CHALLENGE → Rewrite the listing below, changing every "green tiled roof" to "green slate roof" and keeping everything else the same. Omit the pictures.

RECORDS FOR PROCESSING →
========================================
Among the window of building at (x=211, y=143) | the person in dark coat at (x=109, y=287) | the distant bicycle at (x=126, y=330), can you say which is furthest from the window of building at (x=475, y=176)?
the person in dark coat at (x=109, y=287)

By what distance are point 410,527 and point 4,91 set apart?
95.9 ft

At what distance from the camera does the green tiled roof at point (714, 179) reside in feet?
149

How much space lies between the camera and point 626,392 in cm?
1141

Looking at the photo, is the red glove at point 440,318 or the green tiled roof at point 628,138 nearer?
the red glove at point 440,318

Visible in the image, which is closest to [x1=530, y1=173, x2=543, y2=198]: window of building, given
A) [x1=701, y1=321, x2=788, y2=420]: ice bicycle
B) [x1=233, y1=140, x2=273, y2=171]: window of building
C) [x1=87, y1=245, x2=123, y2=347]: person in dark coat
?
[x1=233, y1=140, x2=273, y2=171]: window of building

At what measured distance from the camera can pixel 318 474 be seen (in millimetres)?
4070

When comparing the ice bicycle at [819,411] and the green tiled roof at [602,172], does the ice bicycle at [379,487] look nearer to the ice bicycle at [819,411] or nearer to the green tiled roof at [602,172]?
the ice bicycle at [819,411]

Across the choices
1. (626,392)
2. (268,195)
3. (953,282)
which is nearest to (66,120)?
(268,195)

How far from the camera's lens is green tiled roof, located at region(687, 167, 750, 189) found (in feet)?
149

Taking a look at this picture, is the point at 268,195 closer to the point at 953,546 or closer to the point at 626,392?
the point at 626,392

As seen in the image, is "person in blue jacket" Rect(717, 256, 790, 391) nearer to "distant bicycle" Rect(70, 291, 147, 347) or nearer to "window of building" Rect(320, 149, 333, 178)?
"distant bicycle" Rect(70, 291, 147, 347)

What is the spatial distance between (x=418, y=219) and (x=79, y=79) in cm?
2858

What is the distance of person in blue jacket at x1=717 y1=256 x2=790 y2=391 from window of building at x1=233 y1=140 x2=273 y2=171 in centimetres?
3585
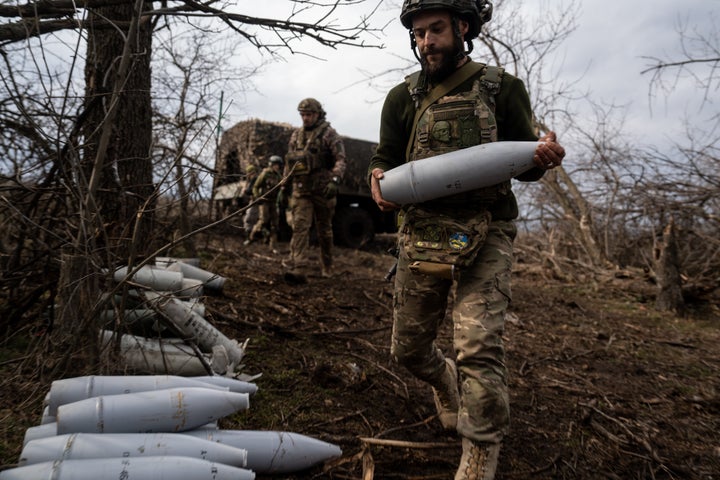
========================================
WRITTEN SOLUTION →
Among the window of building at (x=211, y=143) | the person in dark coat at (x=109, y=287) | the distant bicycle at (x=126, y=330), can you say which is furthest from the window of building at (x=475, y=176)?
the person in dark coat at (x=109, y=287)

By what distance are point 410,527 and point 4,91 set apart?
95.9 ft

At what distance from the camera does the green slate roof at point (714, 179) reside in feet?
149

How much space lies between the camera and point 626,392 in cm?
1141

Looking at the photo, is the red glove at point 440,318 or the green slate roof at point 628,138 nearer?
the red glove at point 440,318

Visible in the image, which is closest to [x1=530, y1=173, x2=543, y2=198]: window of building, given
A) [x1=701, y1=321, x2=788, y2=420]: ice bicycle
B) [x1=233, y1=140, x2=273, y2=171]: window of building
C) [x1=87, y1=245, x2=123, y2=347]: person in dark coat
?
[x1=233, y1=140, x2=273, y2=171]: window of building

At what measured distance from the camera can pixel 318 474 be seen (in millimetres)?
4070

When comparing the ice bicycle at [819,411] and the green slate roof at [602,172], does the ice bicycle at [379,487] look nearer to the ice bicycle at [819,411] or nearer to the green slate roof at [602,172]?
the ice bicycle at [819,411]

Across the choices
1. (626,392)
2. (268,195)
3. (953,282)
which is nearest to (66,120)?
(268,195)

How far from the camera's lens is green slate roof, located at region(687, 167, 750, 189) found (in feet)?
149

Taking a look at this picture, is the point at 268,195 closer to the point at 953,546 or closer to the point at 626,392?
the point at 626,392

As seen in the image, is "person in blue jacket" Rect(717, 256, 790, 391) nearer to "distant bicycle" Rect(70, 291, 147, 347) or nearer to "window of building" Rect(320, 149, 333, 178)?
"distant bicycle" Rect(70, 291, 147, 347)

What is the spatial distance between (x=418, y=219) and (x=79, y=79) in cm?
2858

What is the distance of person in blue jacket at x1=717 y1=256 x2=790 y2=391 from window of building at x1=233 y1=140 x2=273 y2=171 in centimetres?
3585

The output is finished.